Once he learns from the boy the story, Chris goes to the local prison where he bribes the guard to release into his custody Frank (Claude Akins) and a certain Luis Delgado (Portuguese actor Virgilio Texeira). So that’s four already – Chris, Vin, Frank and Luis. Then they see the gabby Colbee (everyone knows Chris, and vice versa) being defenestrated. It’s Warren Oates, a serial philanderer who needs to get out of Dodge fast (or out of this Mexican town anyway) to avoid irate husbands, so that’s five.
And now, as if the bullfight wasn’t bad enough, we have another horrible animal encounter, a cockfight. And there they recruit Manuel (‘introducing’ Jordan Christopher, in his only Western), who will make six, and with Chico, when they find him, that will be seven. So the recruitment process is all completed in a matter of a few minutes this time.

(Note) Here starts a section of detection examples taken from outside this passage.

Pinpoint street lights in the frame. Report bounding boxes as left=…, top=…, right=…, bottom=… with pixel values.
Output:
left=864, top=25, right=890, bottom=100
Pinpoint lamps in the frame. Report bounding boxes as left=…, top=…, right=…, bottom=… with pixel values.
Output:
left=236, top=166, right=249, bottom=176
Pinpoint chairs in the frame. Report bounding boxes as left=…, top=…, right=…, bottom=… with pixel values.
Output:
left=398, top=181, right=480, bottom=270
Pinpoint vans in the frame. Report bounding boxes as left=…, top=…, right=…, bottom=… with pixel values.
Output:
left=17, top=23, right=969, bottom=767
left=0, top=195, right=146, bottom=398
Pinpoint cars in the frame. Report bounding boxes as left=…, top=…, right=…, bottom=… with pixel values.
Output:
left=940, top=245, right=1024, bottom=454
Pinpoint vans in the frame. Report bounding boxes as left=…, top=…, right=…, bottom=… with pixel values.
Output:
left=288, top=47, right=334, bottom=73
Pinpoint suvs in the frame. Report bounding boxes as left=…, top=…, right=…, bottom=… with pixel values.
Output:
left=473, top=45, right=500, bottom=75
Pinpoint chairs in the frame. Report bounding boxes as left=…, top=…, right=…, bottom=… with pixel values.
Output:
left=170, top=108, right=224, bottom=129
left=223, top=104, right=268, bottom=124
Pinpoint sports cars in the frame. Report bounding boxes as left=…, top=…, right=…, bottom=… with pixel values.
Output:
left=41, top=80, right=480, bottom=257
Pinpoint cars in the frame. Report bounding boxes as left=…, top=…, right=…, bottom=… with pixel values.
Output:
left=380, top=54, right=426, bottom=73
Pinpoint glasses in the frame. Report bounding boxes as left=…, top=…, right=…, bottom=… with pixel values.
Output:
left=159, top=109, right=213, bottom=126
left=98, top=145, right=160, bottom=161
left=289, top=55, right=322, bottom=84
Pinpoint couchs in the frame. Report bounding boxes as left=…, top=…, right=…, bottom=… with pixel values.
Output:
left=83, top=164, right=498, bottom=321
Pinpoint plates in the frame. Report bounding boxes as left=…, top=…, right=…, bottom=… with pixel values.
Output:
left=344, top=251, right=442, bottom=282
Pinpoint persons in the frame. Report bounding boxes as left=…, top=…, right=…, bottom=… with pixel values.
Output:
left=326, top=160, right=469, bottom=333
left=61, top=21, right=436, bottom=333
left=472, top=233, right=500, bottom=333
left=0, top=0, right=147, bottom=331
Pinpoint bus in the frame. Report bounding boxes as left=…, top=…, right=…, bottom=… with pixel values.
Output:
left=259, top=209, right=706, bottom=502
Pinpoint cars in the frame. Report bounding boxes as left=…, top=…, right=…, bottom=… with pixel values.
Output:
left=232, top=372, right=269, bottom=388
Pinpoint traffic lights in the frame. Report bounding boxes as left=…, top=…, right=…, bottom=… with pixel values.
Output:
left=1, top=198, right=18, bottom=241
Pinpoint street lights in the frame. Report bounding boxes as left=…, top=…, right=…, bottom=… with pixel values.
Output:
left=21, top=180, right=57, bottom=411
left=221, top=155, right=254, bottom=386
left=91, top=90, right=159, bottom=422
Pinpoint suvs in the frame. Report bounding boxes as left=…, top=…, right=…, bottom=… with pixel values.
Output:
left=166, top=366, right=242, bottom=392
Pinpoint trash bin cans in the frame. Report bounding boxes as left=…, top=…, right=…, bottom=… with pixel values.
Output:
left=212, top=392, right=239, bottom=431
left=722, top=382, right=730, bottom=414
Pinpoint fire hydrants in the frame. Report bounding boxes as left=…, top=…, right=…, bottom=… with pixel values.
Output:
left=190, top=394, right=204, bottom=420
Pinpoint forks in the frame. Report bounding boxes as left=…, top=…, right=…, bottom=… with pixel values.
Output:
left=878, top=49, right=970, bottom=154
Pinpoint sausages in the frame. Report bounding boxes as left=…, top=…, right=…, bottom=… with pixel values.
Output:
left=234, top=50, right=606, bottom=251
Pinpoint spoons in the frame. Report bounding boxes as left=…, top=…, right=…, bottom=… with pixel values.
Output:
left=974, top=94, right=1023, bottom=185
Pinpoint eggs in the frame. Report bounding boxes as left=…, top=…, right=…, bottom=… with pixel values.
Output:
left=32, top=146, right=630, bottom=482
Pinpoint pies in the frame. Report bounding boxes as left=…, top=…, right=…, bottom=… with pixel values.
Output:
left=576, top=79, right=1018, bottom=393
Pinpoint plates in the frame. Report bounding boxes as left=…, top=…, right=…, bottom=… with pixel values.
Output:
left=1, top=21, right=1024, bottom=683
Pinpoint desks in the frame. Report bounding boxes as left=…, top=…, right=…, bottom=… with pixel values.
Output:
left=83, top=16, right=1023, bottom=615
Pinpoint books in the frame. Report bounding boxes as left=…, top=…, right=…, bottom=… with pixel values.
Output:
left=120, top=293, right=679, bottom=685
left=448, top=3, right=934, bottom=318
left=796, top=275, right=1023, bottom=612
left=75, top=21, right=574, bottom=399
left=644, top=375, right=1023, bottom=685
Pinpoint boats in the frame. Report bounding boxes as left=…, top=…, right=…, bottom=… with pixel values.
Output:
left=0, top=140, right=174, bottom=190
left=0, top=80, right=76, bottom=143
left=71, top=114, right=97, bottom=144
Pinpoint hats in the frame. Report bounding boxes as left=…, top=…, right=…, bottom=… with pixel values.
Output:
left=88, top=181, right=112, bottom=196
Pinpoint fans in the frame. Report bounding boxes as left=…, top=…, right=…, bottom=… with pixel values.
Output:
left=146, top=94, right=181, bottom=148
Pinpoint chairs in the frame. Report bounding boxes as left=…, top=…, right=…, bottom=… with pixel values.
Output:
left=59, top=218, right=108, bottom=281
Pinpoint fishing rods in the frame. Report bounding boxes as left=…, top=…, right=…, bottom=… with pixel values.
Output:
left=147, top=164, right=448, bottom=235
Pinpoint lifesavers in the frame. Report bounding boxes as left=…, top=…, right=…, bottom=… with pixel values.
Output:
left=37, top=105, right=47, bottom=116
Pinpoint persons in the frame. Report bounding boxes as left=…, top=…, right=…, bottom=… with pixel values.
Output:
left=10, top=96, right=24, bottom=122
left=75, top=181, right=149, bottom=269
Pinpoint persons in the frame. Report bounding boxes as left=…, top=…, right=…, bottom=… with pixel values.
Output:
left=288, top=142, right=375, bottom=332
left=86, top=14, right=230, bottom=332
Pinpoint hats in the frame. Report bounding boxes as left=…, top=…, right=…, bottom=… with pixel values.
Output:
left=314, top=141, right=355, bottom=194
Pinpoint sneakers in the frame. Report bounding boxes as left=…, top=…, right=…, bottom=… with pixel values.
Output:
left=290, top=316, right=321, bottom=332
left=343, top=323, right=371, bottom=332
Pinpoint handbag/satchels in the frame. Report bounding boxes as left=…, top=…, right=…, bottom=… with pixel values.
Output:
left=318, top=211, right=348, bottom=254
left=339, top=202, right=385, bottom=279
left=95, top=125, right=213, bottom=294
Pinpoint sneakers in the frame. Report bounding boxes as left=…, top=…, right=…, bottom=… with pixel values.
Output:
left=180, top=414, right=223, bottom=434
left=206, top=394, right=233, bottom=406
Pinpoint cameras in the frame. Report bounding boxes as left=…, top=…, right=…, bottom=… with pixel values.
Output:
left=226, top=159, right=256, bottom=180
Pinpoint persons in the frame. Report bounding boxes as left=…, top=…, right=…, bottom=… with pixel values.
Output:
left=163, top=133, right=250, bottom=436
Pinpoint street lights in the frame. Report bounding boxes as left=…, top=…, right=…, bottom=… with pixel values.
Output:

Unfortunately, the characters of the seven are not so charismatic, distinct or memorable as they were first time, nor are they developed much as the movie progresses. It’s all OK but slightly less then magnificent. Still, they gallop over bits of Spain to the strains of Elmer Bernstein.
Yul has a two-gun rig, this time, I note. Otherwise his costume is the same though.
The village has got a full-time priest now, and it’s Fernando Rey, and he seems to be more or less in charge. He tells the compadres that the wicked Lorca has taken all the men as slave labor to build a mausoleum for his fine sons who died fighting (actually they were lowlifes). Lorca’s obsessed with this project. It’s all he cares about.
Chris rides calmly into the building site where the men are working and talks to Lorca. “You spared my life once,” Chris tells him. Is this supposed to be Calvera returned from the grave then? No, it can’t be. Chris must have had his life spared by numerous Mexican bandits. Chris & Co get away from there (Winchesters help) and go back to the village.
Well, once again they start building walls and so forth, to defend the place from the coming attack. They were used to this by now. Lorca duly assaults the place, wearing the most splendid hat and liberally shouting one of his few lines, the classic “Vamonos, muchachos!”
Chris decides to take the attack to the foe, and the showdown nears (it’s a shorter film than the 1960 one). One by one the seven are whittled down, though we care less than we did about who dies because the characters haven’t really been defined. The same ones survive as did before (that’s probably not a spoiler) though I thought Chico’s fate was a cop-out. Perhaps Walter Mirisch already had his sights set on Mag Seven 3.
Sadly, that one, Guns of the Magnificent Seven in 1969, would be worse. I might say even worse, though on balance I tend to agree with Burt Kennedy’s own assessment of Return of the Seven, it was all right. But when you make a sequel, almost a remake, of such a truly great Western as John Sturges’s original, praise be unto it, you are almost doomed to failure from the start, Burt. Sorry.